- Born: October 22, 1935 Franklin, Georgia, U.S.
- Died: December 25, 2023 (aged 88)
- Education: Wayne State University
- Known for: collage, mixed media, charcoal (art), painting

= Larry Walker (artist) =

American artist (1935–2023)

Larry Walker (October 22, 1935 – December 25, 2023) was an American visual artist and professor emeritus of art. He often used mixed media collages that represent "urban surfaces" on the subjects of existentialism and social injustice. Prior to his death, Walker lived and worked in Stonecrest, Georgia and taught at University of the Pacific and Georgia State University.

==Early life==
Larry Walker was born in Franklin, Georgia, on October 22, 1935. In 1941, several years after his father's death, Walker's family moved to Harlem where he was inspired by the urban life around him. Walker mentions people-watching from his apartment building's sixth story fire escape, experiences taking the train as a southerner in a large city, and his 145th street community as some of the major inspirations behind his work.

==Career==
Walker graduated from the High School of Music & Art (now Fiorello H. LaGuardia High School), and relocated to Detroit to attend Wayne State University, where he received both his B.S. in Art Education and M.A. in Drawing and Painting. In 1964, Walker began teaching at the University of the Pacific in Stockton, California where he was a professor and later made chair of the art department. In 1983 he and his family moved to Atlanta, Georgia and he took a position as a professor and director of the art program at Georgia State University, where he taught until his retirement in 2000. He is currently represented by Mason Fine Art in Atlanta, Georgia.

==Artwork==
In 2016, for his 80th birthday, his daughter Kara collaborated with Sikkema Jenkins, her representing gallery, for a solo exhibition for her father displaying works from over 50 years. “There’s a daughterly intention to understand connections that I lived around and reacted against,” she told the New York Times.
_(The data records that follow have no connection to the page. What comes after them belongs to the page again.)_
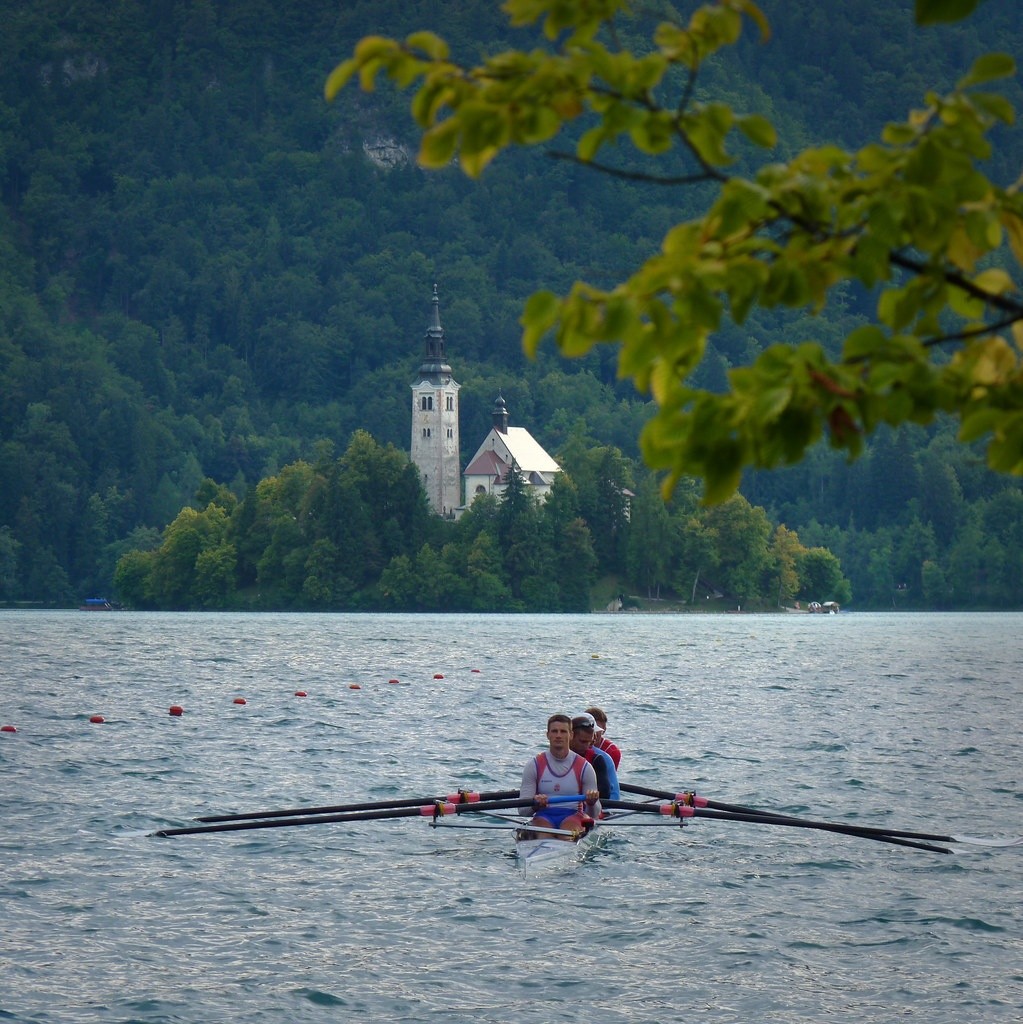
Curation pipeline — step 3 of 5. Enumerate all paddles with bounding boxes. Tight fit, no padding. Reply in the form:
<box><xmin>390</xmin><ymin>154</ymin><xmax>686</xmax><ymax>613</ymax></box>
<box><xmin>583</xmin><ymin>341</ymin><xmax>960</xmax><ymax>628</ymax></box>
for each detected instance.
<box><xmin>619</xmin><ymin>780</ymin><xmax>973</xmax><ymax>856</ymax></box>
<box><xmin>151</xmin><ymin>792</ymin><xmax>589</xmax><ymax>837</ymax></box>
<box><xmin>191</xmin><ymin>786</ymin><xmax>522</xmax><ymax>825</ymax></box>
<box><xmin>600</xmin><ymin>798</ymin><xmax>1023</xmax><ymax>849</ymax></box>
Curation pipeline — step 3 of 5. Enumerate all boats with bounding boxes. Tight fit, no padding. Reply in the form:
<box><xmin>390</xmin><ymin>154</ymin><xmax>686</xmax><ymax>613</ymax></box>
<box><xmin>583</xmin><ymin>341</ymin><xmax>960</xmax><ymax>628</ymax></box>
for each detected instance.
<box><xmin>512</xmin><ymin>838</ymin><xmax>578</xmax><ymax>877</ymax></box>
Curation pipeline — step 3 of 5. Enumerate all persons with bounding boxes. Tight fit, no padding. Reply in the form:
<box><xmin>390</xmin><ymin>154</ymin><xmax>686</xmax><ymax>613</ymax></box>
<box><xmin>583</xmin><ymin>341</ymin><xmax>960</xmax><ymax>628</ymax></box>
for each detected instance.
<box><xmin>573</xmin><ymin>713</ymin><xmax>621</xmax><ymax>801</ymax></box>
<box><xmin>518</xmin><ymin>715</ymin><xmax>602</xmax><ymax>842</ymax></box>
<box><xmin>567</xmin><ymin>717</ymin><xmax>611</xmax><ymax>800</ymax></box>
<box><xmin>585</xmin><ymin>707</ymin><xmax>621</xmax><ymax>772</ymax></box>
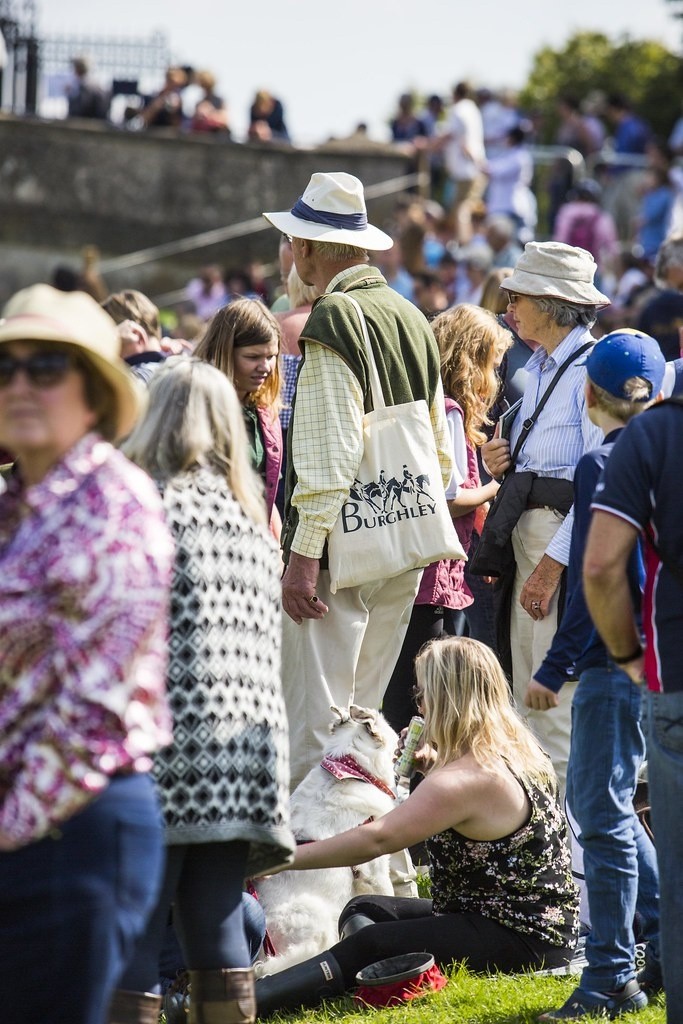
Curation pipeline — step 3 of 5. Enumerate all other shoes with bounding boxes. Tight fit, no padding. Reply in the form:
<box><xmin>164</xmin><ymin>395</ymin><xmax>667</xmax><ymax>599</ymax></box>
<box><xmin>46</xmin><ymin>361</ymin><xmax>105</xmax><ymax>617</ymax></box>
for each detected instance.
<box><xmin>536</xmin><ymin>976</ymin><xmax>648</xmax><ymax>1023</ymax></box>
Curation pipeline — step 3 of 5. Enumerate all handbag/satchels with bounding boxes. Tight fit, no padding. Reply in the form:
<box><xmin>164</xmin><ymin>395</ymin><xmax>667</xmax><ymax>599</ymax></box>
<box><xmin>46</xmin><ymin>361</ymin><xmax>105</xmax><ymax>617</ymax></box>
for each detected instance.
<box><xmin>325</xmin><ymin>289</ymin><xmax>469</xmax><ymax>596</ymax></box>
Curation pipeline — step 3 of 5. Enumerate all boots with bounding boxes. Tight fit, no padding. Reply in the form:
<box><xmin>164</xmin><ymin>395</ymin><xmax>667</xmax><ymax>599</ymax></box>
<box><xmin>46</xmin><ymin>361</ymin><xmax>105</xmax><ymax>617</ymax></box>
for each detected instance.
<box><xmin>338</xmin><ymin>913</ymin><xmax>377</xmax><ymax>941</ymax></box>
<box><xmin>107</xmin><ymin>987</ymin><xmax>162</xmax><ymax>1023</ymax></box>
<box><xmin>186</xmin><ymin>967</ymin><xmax>260</xmax><ymax>1023</ymax></box>
<box><xmin>255</xmin><ymin>951</ymin><xmax>344</xmax><ymax>1017</ymax></box>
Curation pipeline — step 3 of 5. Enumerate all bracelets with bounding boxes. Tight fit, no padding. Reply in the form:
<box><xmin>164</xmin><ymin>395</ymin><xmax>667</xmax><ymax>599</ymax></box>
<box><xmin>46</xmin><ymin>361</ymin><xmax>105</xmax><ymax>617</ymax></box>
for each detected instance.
<box><xmin>608</xmin><ymin>649</ymin><xmax>642</xmax><ymax>666</ymax></box>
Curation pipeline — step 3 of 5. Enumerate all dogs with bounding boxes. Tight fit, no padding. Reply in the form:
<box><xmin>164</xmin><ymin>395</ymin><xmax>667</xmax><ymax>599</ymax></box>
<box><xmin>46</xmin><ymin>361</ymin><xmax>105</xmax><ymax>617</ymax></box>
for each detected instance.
<box><xmin>245</xmin><ymin>704</ymin><xmax>423</xmax><ymax>982</ymax></box>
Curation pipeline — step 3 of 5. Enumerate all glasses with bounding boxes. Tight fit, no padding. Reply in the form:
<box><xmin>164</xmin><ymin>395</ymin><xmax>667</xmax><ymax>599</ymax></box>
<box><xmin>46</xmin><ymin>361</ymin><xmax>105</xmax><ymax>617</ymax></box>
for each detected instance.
<box><xmin>0</xmin><ymin>350</ymin><xmax>84</xmax><ymax>391</ymax></box>
<box><xmin>507</xmin><ymin>291</ymin><xmax>520</xmax><ymax>304</ymax></box>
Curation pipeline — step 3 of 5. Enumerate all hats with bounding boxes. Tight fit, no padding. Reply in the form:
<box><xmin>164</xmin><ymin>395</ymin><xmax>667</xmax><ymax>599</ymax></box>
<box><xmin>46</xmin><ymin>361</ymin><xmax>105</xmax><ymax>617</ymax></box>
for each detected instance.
<box><xmin>574</xmin><ymin>328</ymin><xmax>666</xmax><ymax>402</ymax></box>
<box><xmin>0</xmin><ymin>282</ymin><xmax>150</xmax><ymax>448</ymax></box>
<box><xmin>262</xmin><ymin>171</ymin><xmax>394</xmax><ymax>251</ymax></box>
<box><xmin>500</xmin><ymin>240</ymin><xmax>611</xmax><ymax>311</ymax></box>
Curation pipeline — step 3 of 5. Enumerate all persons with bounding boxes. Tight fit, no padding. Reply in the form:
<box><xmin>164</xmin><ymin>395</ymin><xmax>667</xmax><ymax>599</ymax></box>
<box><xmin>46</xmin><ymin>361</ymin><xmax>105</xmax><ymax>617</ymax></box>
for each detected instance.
<box><xmin>129</xmin><ymin>354</ymin><xmax>289</xmax><ymax>1024</ymax></box>
<box><xmin>261</xmin><ymin>171</ymin><xmax>454</xmax><ymax>801</ymax></box>
<box><xmin>528</xmin><ymin>327</ymin><xmax>663</xmax><ymax>1017</ymax></box>
<box><xmin>0</xmin><ymin>285</ymin><xmax>160</xmax><ymax>1024</ymax></box>
<box><xmin>40</xmin><ymin>57</ymin><xmax>683</xmax><ymax>788</ymax></box>
<box><xmin>165</xmin><ymin>635</ymin><xmax>577</xmax><ymax>1024</ymax></box>
<box><xmin>465</xmin><ymin>241</ymin><xmax>618</xmax><ymax>793</ymax></box>
<box><xmin>582</xmin><ymin>364</ymin><xmax>681</xmax><ymax>1020</ymax></box>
The exhibition featured 38 works from Larry Walker's career, depicting the duress endured by human bodies and landscapes over time. His works are a part of the collections of the High Museum of Art, the Studio Museum in Harlem, the Philadelphia Museum of Art, and the Los Angeles County Museum of Art. Walker also has works that are in the Museum of Contemporary Art of Georgia's permanent collection where he held a two-part retrospective exhibition in 2018. Walker's work is also included in the 2020 State of the Art exhibition with Crystal Bridges Museum of American Art as well as a solo exhibition with the Marietta/Cobb Museum of Art in September 2020.

==Personal life==
Walker married his wife, Gwen, in 1958. They have three children; Dana, Larry Jr., and Kara. Prior to his death, he lived and worked from his home studio in Stonecrest, Georgia.

===Death===
Larry Walker died on December 25, 2023, at the age of 88.